Re: Rule 19.12 (# and ## operator) real issue? - misra-c - 12-03-2009

If the macro

Code:
#define m (a,b) a##3##b

is invoked as

Code:
m ( PRE, SUF ) = 0;

then the order of evaluation is important. The result of the ## operator
must be a valid preprocessing token.

Left-to-right evaluation gives 'PRE3' followed by 'PRE3SUF'.

However, the first expansion from right-to-left evaluation is 3SUF, which is
not a valid preprocessing token.


Re: Rule 19.12 (# and ## operator) real issue? - dcrocker - 23-03-2011

According to my reading of the standard, 3SUF is indeed a valid preprocessing token - it is a pp-number.

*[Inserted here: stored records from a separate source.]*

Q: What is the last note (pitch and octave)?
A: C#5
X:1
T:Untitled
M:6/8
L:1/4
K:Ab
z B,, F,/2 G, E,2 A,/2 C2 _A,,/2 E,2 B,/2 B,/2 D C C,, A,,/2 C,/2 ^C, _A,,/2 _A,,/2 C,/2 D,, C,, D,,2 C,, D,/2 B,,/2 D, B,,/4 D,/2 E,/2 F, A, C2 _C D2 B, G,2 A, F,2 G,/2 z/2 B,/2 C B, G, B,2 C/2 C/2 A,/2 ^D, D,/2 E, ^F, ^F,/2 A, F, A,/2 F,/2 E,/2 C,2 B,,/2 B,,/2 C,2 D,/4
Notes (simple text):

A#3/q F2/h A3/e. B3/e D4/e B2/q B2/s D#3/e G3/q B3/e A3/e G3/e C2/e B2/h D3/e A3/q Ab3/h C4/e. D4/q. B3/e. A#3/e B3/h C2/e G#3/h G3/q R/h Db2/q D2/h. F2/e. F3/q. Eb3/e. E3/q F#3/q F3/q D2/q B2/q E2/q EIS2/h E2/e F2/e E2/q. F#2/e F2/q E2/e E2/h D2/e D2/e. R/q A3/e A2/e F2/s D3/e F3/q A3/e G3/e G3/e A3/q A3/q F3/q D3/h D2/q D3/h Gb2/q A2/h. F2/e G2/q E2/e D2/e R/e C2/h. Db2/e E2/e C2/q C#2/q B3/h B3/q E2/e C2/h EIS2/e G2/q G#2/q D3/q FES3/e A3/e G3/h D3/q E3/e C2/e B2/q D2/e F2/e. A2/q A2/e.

Re: Rule 19.12 (# and ## operator) real issue? - misra-c - 31-03-2011

Apologies, 3SUF is indeed a pp-number and therefore a valid preprocessing token. A correct example would have been

Code:
#define m (a,b) a##.##b

as this would have resulted in .SUF which is not a single preprocessing token but the two tokens . and SUF respectively.


Re: Rule 19.12 (# and ## operator) real issue? - misra-c - 01-04-2011

The previous response gives two preprocessing tokens regardless of order of evaluation of ## operators.

A better example would be:

Code:
#define m(a,b) a##.##b

m(1,e30)

which is defined on a left-to-right evaluation but undefined on right-to-left because .e30 is two preprocessing tokens.